A gennaio, un sondaggio dell’istituto Bva pubblicato dal Parisien evidenziava come il 54 per cento fosse addirittura favorevole a una cancellazione definitiva della Première Dame: nessuno status legislativo, nessun ruolo, e soprattutto nessun ufficio e nessun collaboratore a carico dei contribuenti.
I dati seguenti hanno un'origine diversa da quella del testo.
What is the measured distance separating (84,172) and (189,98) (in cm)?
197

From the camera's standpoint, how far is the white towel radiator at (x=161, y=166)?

Il risultato di quella rilevazione, certamente influenzato dal vaudeville Hollande-Gayet e dalle spese pazze di Valérie Trierweiler per viaggi e personale, confermava comunque il sentimento che assale i francesi a ogni cambio di guardia all’Eliseo: perché noi francesi, che a differenza degli americani eleggiamo un uomo e non una coppia, dovremmo mantenere a spese nostre colei che condivide la sua intimità con il Presidente non essendo il suo ruolo riconosciuto dalla Costituzione? E perché dovremmo pure fungere da stampella economica ai suoi dipendenti, i quali, oltre a smistare le montagne di lettere e richieste che per tradizione i francesi inviano alla “Dame de l’Elysée” fin dai tempi di M.me Coty sotto la Quarta Repubblica, non hanno niente da fare? Il dibattito sul riconoscimento ufficiale della Première Dame si è comunque riacceso in questi giorni in cui si accavallano le voci sull’annuncio che tabloid e amanti del gossip attendono con trepidazione: l’ufficializzazione dell’unione tra il presidente Hollande e l’attrice Julie Gayet. Secondo il Signorini francese, Yves Azéroual, che alla loro storia d’amore ha dedicato un libro uscito a giugno nelle librerie francesi, “Passions d’État”, tutto si risolverà entro la fine di agosto. Sarà forse la volta buona per ripensare e normare lo statuto di Première Dame? O sarà forse l’occasione per cancellarlo definitivamente? Secondo Robert Schneider, interrogato dal Figaro a proposito del suo ultimo libro, Julie Gayet sarà sicuramente la prima First Lady moderna: “Non vuole assolutamente vestire i panni della Première Dame classica. Nel caso in cui venisse ufficializzata la sua relazione con François Hollande, vuole continuare a essere attrice, produttrice e a vivere discretamente. Ha vissuto malissimo il fatto di avere sempre i fotografi sotto casa, in seguito all’affaire Closer. Oggi lei e il presidente sono sufficientemente discreti perché possano essere lasciati in pace”.